I was raised in a Roman Catholic home. My Mom saw that we were faithful to go to church every Sunday, take religious education, and follow the sacraments. I’m a rule follower by nature. By following the rules of the church, I thought I was OK. I was doing what I was supposed to be doing. I was convinced that I was “good enough”, at least in comparison with others.
But you see, there was no change in my heart. I had a temper problem, at times a bad temper problem. I also saw no problem in going to Mass on Saturday, so that I could go out and party that night and not have to get up and go to church on Sunday morning. Also, when my future wife Tammy bought me my first Bible (a Good News Bible), I set it right next to a Playboy magazine on my nightstand, and didn’t see any problem with that. Seriously.
My parents were very involved in a Catholic program called Cursillo, and had tried to get me to attend the weekend event for several years. I really had no interest in attending at all. Years later, my Dad would tell me that I had agreed to attend several times – seven I believe – backing out each time. Finally, in the early 80’s, a few years into my marriage with Tammy, I agreed, surprising my parents, and yes, even myself!I have to admit that I hated the entire weekend (Thursday night to Sunday night), which was held in an old convent next to the church where I had made my first communion. We attended Mass each day and listened to a number of talks. I do remember the truth that I can’t do it (my life, my salvation) on my own. I remember feeling sorry for myself that I was missing the Illinois State University homecoming football game that weekend as I was cooped up with a group of strangers. I couldn’t wait for the weekend to end.
The weekend always ended with a time in which the attendees could testify – in front of family, friends and the person who had sponsored them for the weekend – about how much the weekend experience had meant to them. We were seated in chairs on a stage. I recall asking one of the leaders if we had to speak. They said we didn’t, but it would encourage our sponsor if we did. I was resolved to stay firmly planted in my seat. I couldn’t wait to get out of there and get home.
But…. after a few people spoke, I shot up out of my seat to the microphone and shared what the weekend had meant to me. God had drawn me to Jesus.

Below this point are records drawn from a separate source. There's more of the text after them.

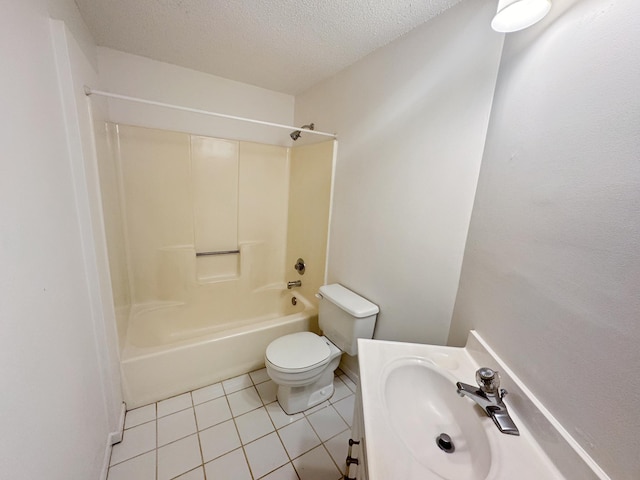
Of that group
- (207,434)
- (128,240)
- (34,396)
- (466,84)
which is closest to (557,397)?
(466,84)

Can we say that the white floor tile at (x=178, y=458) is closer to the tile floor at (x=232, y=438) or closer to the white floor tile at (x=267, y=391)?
the tile floor at (x=232, y=438)

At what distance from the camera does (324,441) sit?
1.40m

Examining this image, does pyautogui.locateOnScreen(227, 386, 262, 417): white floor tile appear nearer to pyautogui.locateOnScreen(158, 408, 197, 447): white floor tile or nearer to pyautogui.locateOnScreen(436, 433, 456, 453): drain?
pyautogui.locateOnScreen(158, 408, 197, 447): white floor tile

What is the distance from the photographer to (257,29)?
1354 millimetres

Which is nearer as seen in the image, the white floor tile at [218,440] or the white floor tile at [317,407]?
the white floor tile at [218,440]

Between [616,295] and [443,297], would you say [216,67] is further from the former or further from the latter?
[616,295]

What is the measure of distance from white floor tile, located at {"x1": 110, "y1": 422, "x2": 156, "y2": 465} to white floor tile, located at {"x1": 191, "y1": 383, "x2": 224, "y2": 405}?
0.25 m

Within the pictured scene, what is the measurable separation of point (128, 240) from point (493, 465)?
96.2 inches

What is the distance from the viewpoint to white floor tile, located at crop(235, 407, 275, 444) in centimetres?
141

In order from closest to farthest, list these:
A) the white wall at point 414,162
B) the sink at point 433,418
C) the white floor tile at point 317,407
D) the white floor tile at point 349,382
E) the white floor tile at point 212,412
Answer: the sink at point 433,418 < the white wall at point 414,162 < the white floor tile at point 212,412 < the white floor tile at point 317,407 < the white floor tile at point 349,382

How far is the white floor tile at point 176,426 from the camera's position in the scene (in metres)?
1.37

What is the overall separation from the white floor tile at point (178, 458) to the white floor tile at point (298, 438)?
454mm

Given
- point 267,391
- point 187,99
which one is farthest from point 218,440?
point 187,99

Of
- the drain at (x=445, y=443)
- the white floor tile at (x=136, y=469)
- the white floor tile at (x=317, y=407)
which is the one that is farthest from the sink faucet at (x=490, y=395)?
the white floor tile at (x=136, y=469)
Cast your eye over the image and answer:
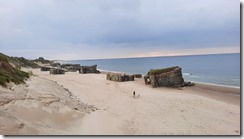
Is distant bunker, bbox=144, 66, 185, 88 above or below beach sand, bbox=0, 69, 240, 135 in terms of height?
above

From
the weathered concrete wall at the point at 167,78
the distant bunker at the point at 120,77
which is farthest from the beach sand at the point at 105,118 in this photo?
the distant bunker at the point at 120,77

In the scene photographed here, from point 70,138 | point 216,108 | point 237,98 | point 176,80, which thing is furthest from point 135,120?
point 176,80

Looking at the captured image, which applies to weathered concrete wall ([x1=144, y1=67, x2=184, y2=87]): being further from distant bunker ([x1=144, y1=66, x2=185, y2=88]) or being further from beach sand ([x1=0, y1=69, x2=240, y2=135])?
beach sand ([x1=0, y1=69, x2=240, y2=135])

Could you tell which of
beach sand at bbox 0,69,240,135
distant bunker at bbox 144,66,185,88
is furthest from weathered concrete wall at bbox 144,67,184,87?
beach sand at bbox 0,69,240,135

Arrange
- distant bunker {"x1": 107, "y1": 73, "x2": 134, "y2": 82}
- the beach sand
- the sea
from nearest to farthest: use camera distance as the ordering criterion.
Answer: the beach sand, distant bunker {"x1": 107, "y1": 73, "x2": 134, "y2": 82}, the sea

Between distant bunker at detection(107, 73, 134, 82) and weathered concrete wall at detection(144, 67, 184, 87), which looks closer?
weathered concrete wall at detection(144, 67, 184, 87)

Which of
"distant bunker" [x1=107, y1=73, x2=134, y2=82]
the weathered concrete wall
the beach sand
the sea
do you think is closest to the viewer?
the beach sand

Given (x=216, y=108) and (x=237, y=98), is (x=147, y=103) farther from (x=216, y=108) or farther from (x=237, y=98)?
(x=237, y=98)

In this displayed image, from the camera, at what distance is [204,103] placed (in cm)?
1692

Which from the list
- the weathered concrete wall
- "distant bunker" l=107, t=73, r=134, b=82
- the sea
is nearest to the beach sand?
the sea

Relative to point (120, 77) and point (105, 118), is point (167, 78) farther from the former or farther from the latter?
point (105, 118)

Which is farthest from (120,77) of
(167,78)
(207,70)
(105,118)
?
(207,70)

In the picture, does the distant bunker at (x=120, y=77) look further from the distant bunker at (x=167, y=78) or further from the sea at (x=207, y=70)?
the sea at (x=207, y=70)

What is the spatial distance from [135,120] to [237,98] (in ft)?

No one can come to me unless the Father who sent me draws him. John 6:44
I mean I had hated the whole weekend. And now I had been changed. In….an…. instant! I didn’t make a decision. I wasn’t responding to an invitation after the presentation of the Gospel. God the Holy Spirit had propelled me out of the chair up to the microphone.

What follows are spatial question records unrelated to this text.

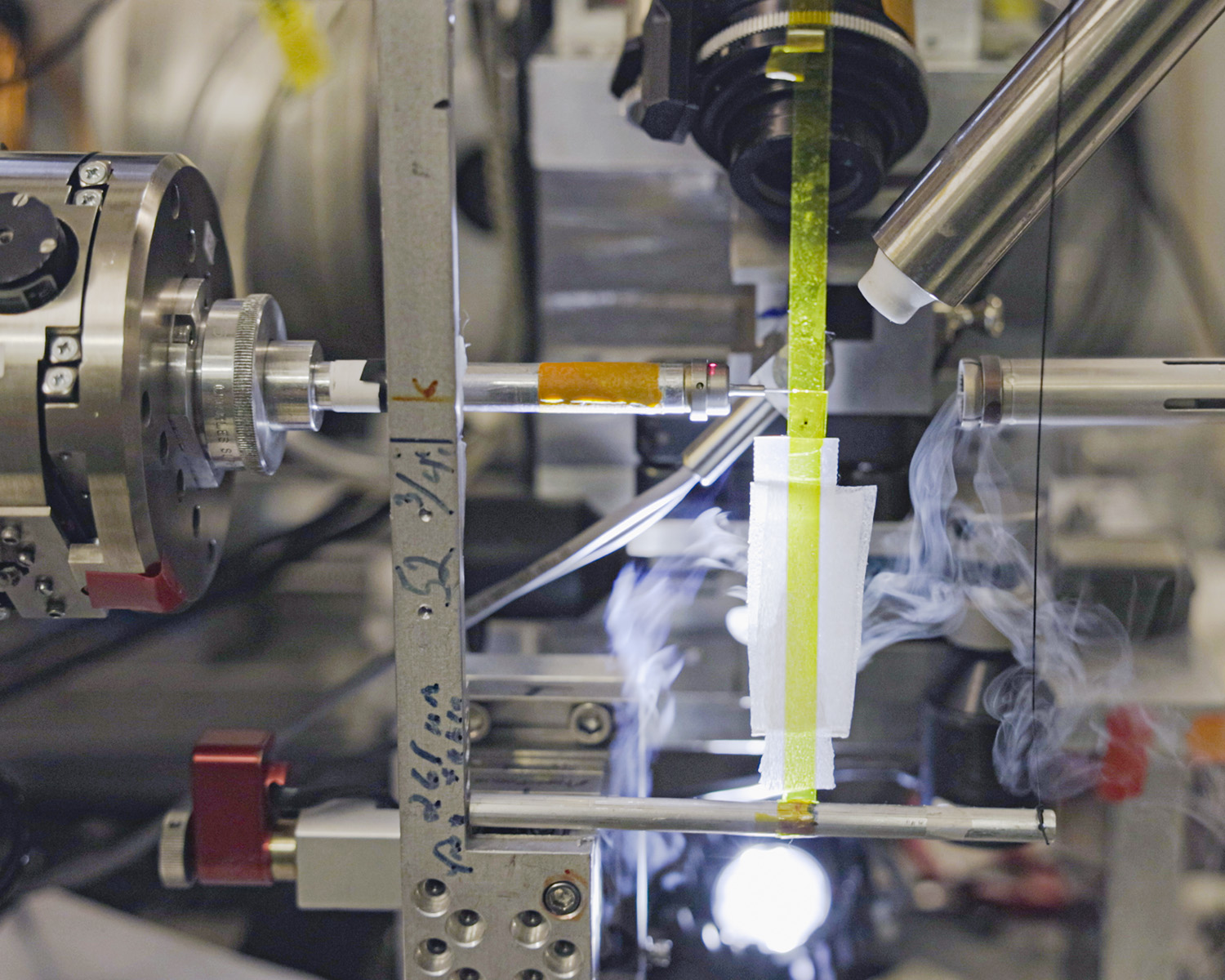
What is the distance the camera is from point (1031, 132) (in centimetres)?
46

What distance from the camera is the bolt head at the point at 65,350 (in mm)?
496

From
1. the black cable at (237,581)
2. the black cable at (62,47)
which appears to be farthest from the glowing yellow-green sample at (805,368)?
the black cable at (62,47)

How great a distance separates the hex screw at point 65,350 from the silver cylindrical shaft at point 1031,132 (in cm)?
46

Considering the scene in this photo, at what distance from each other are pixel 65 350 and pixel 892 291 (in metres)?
0.47

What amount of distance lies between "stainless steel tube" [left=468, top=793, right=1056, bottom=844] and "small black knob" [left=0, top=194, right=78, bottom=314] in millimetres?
378

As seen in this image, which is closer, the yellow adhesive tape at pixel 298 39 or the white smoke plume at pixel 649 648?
the white smoke plume at pixel 649 648

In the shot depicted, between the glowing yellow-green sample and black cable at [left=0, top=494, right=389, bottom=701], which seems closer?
the glowing yellow-green sample

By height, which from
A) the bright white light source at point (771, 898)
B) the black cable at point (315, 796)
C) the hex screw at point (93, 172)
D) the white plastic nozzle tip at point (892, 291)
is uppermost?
the hex screw at point (93, 172)

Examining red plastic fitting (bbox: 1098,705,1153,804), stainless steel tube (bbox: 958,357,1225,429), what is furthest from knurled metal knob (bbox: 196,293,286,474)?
red plastic fitting (bbox: 1098,705,1153,804)

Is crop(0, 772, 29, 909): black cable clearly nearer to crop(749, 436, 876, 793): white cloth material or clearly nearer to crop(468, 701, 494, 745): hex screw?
crop(468, 701, 494, 745): hex screw

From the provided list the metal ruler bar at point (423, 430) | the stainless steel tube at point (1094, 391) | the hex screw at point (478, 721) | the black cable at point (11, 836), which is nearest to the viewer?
the metal ruler bar at point (423, 430)

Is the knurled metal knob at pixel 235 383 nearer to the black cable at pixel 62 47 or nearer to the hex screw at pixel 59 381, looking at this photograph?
the hex screw at pixel 59 381

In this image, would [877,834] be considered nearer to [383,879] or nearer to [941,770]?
[941,770]

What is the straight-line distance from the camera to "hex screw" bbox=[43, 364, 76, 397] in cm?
49
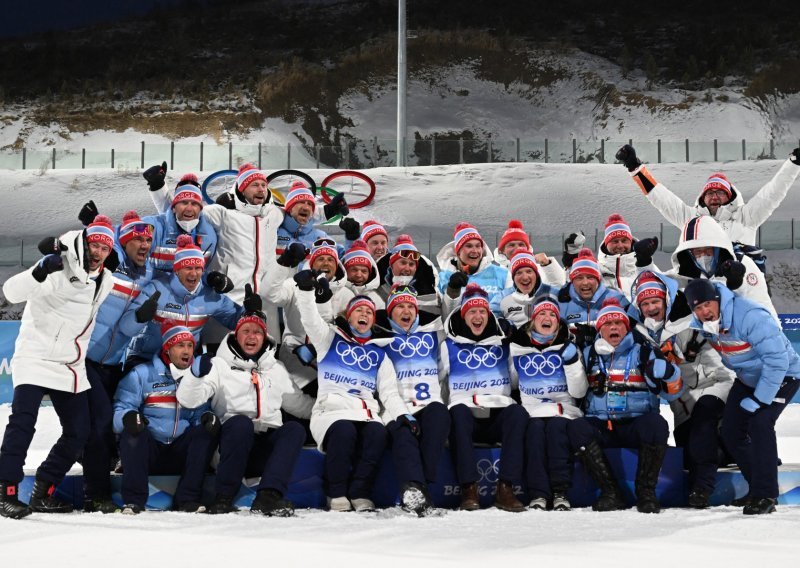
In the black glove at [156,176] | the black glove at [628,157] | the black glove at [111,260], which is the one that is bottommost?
the black glove at [111,260]

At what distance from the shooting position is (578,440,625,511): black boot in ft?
18.0

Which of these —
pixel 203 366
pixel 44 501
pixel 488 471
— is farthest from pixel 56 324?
pixel 488 471

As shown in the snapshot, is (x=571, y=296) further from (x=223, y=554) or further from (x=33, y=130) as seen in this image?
(x=33, y=130)

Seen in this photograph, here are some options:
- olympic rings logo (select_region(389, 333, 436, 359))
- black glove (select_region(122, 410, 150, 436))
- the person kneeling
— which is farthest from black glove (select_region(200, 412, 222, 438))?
the person kneeling

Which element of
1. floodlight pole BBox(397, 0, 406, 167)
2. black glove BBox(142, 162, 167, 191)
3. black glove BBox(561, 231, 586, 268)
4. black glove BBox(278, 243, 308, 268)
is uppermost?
floodlight pole BBox(397, 0, 406, 167)

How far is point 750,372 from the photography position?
5.58 metres

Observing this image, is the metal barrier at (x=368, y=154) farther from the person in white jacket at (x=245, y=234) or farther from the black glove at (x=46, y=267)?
A: the black glove at (x=46, y=267)

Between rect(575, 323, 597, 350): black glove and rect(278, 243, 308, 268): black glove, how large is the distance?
1.85 meters

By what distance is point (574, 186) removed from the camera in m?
24.8

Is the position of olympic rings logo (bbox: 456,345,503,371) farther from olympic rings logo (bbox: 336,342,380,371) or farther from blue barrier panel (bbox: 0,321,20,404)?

When I got home, Tammy was stunned. I couldn’t stop talking about what had happened. From that day, I couldn’t read enough, listen to enough sermons, etc. Tammy wasn’t sure what to do with this new husband of hers.
Is the Christian life easy? Certainly not. Did I still sin? Yes. Do I still sin today? Of course. Paul’s lament in Romans 7 has become familiar over the years:
For I do not understand my own actions. For I do not do what I want, but I do the very thing I hate. Romans 7:15
I like Pastor R.C. Sproul’s quote below:
Dr. Sproul would go on to say that his life didn’t really become difficult until he became a believer. Amen to that. It was only when I became a believer that I realized that things that I thought were OK, actually were not.
But here’s the good news – God knew how desperately we’re not OK, and made a way for us to be reconciled to Himself. Not just tolerate us, or like us when we do good works, but love us as His beloved children – flaws and all. Our sinful rebellion against God deserves judgment and death. But the amazing thing is that Jesus came for The Great Exchange – he took our punishment and his perfect life was credited to our account. Amazing grace, right! So now we don’t do good works because we want to earn God’s favor – we already have it. We want to obey Him as our Good Father in response to His love.
As believers, we often take three steps forward and two steps back, as Charles Swindoll once titled a book. I often tell a young man when we meet that we want to keep growing as believers. A year from now, we want to look back and see that we have grown in our faith from where we are now.
But grow in the grace and knowledge of our Lord and Savior Jesus Christ. 2 Peter 3:18
Thanks for reading about how God got ahold of me at that Cursillo weekend many years ago.
Augustine said, “Because you have made us for Yourself, our hearts are restless till they find their rest in Thee.”
Blaise Pascal, a French mathematician, physicist, inventor, etc. said, “There is a God-shaped vacuum in the heart of each man which cannot be satisfied by any created thing but only by God the Creator, made known through Jesus Christ.”
May today be the day that God changes your life and gives you His gift of salvation, a true sense of belonging and identity, purpose and a deep sense of well-being in the midst of trials.